The kitchen tableau
Art expression comes in hundreds of forms, and often it is of a very personal taste –or lack of-as demonstrated by the whackos who try to pawn off cadavers as art. It is about each of us finding our inner muse and recognizing her and accepting her. Well, I believe that I have finally recognized my muse; the muse of The Kitchen Tableau.
The “tableau” is a recognized artistic expression in which items are placed together in a striking fashion, to create a living canvas. If you were to throw in the cat, it would become a “tableau vivant.” I am sure that some may scoff and say this is not art, but I will explain, hopefully without sounding too flaky. I now see myself as a visual artiste; the kitchen my canvas.
When I get home from the Saturday farmers’ market, I don’t immediately empty my wicker shopping bag, overflowing with fresh produce and flowers. I want to enjoy the vision of this perfect work of art, like something on the cover of “Country Living.” But the flowers eventually need water, and so the bag must be emptied.
The next frame is of this same bounty of colours, handsomely strewn over my countertop. Don’t for a moment think that there was not any thought put to this distribution. Even this apparent jumble was produced to please the eye. I have moved those ruby peppers and the amethyst onions with their jade stalks to catch the light just right, perhaps with some jalapenos or tomatillos for added complexity. Richly coloured carrots and beets rest on the drain board, their final angle of repose carefully orchestrated. Don’t assume that they will be on the menu for tonight or even the next; I am simply enjoying their natural beauty.

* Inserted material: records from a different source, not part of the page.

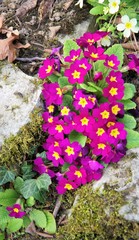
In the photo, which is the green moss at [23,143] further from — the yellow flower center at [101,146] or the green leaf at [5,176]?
the yellow flower center at [101,146]

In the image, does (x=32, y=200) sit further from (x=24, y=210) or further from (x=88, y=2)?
(x=88, y=2)

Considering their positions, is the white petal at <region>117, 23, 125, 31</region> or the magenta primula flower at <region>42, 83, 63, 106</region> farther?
the white petal at <region>117, 23, 125, 31</region>

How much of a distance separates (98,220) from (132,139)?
0.70m

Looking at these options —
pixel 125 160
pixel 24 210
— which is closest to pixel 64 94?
pixel 125 160

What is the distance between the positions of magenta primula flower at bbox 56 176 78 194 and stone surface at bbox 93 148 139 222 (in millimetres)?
180

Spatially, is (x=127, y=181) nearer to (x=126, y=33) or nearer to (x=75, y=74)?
(x=75, y=74)

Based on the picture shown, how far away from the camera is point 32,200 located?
3762mm

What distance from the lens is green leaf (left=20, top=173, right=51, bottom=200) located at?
3699 millimetres

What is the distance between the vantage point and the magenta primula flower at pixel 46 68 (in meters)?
3.85

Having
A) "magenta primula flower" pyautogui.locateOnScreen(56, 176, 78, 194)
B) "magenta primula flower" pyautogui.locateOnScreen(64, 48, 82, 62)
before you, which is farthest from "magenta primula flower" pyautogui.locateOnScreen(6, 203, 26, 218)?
"magenta primula flower" pyautogui.locateOnScreen(64, 48, 82, 62)

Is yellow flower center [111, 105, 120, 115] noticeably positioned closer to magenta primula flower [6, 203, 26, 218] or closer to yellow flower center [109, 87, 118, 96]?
yellow flower center [109, 87, 118, 96]

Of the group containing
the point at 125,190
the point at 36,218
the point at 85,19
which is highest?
the point at 85,19

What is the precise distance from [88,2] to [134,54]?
720mm

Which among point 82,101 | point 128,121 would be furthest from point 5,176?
point 128,121
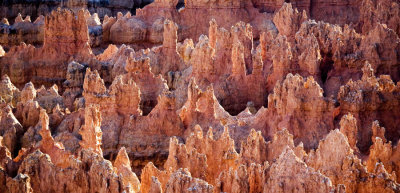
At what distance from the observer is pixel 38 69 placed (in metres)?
27.9

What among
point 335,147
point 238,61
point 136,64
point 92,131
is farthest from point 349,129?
point 136,64

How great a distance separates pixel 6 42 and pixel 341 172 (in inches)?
948

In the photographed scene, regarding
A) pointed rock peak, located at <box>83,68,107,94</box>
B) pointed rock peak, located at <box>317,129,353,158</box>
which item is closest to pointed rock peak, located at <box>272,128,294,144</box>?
pointed rock peak, located at <box>317,129,353,158</box>

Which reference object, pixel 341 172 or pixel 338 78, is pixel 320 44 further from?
pixel 341 172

Jars of chutney, bottles of oils and vinegars, lemons and limes, bags of grains, and any other brightly coloured food or even food packaging I find appealing, may end up as part of this oeuvre. Against the judgement of friends who obviously know my habit of collecting, I had to have open pantry and dish shelves in my new kitchen. I want to be able to enjoy the delicate floral patterns and bold colours of my dishes and glassware. I don’t care that it may mean dusting once in awhile.
For some, fallen petals from an arrangement are just litter to be swept away, but I find the natural way that the pinks and yellows mingle just too pretty to remove from the table top until they turn an unattractive shade of brown., and even that is subject to change.
Friends and family have long known that when they remove a piece of fruit from one of my displays, they may likely have their hands slapped. There is fruit in the fridge for eating; leave my still life alone. I have a favourite graniteware colander that often sits in my sink filled with rose-coloured apples, too pretty to eat. And just try plucking off a handful of grapes, leaving the ugly stems behind. Doesn’t anyone but me know that they are supposed to break off an entire branch at one time? I often even snip the grapes into small bunches, but still some people don’t get it.
I do recognize that I may carry this obsession too far, when I find myself yanking a dishtowel out of some well-intentioned guest’s hand. The colourful orange and blue towels you will see displayed in my kitchen are just that, display. For dish drying, I have less pleasing towels in a drawer; ones that don’t necessarily match my yellow fridge. And although I keep a decorator bottle of apple-green dish soap in my window, I prefer to use the bottle hidden away in the cupboard. The one in the window is there to catch the sunlight.
And then, the inevitable day arrives when either my subjects begin to rot, or I actually need to use them. I admit that sometimes I will go out and buy less attractively packaged olive oil or balsamic vinegar, just so I don’t have to use up my favourite bottle. This is perhaps why I possess at least several bottles or jars of practically every condiment imaginable. I hate to open those lovely jars of chutney and mustard from the farmers’ market because then they have to go into the fridge, and until I figure out a way to create a refrigerated tableau, I hate to bury them away from sight.
So, there it is. Whether you believe that I am an artist or a flake is up to you. Or perhaps this is just the most scathingly brilliant subterfuge ever to excuse clutter. But I am serious about the grapes! Welcome to my tableau.
I really don’t believe that it is necessary to label one’s personal style. We’ve all known people who have one year stated that they were “doing” Mission, and the next year deciding to go Retro, and holding a huge garage sale. But in last weekend’s newspaper, there was an article about a couple who have a home described as “busy.” Rooms were over-crowded with furniture, books lay in piles everywhere and collections of china openly displayed. The writer called this style “Edwardian.” I rather like that. I’m not a clutter freak; I’m simply into Edwardian.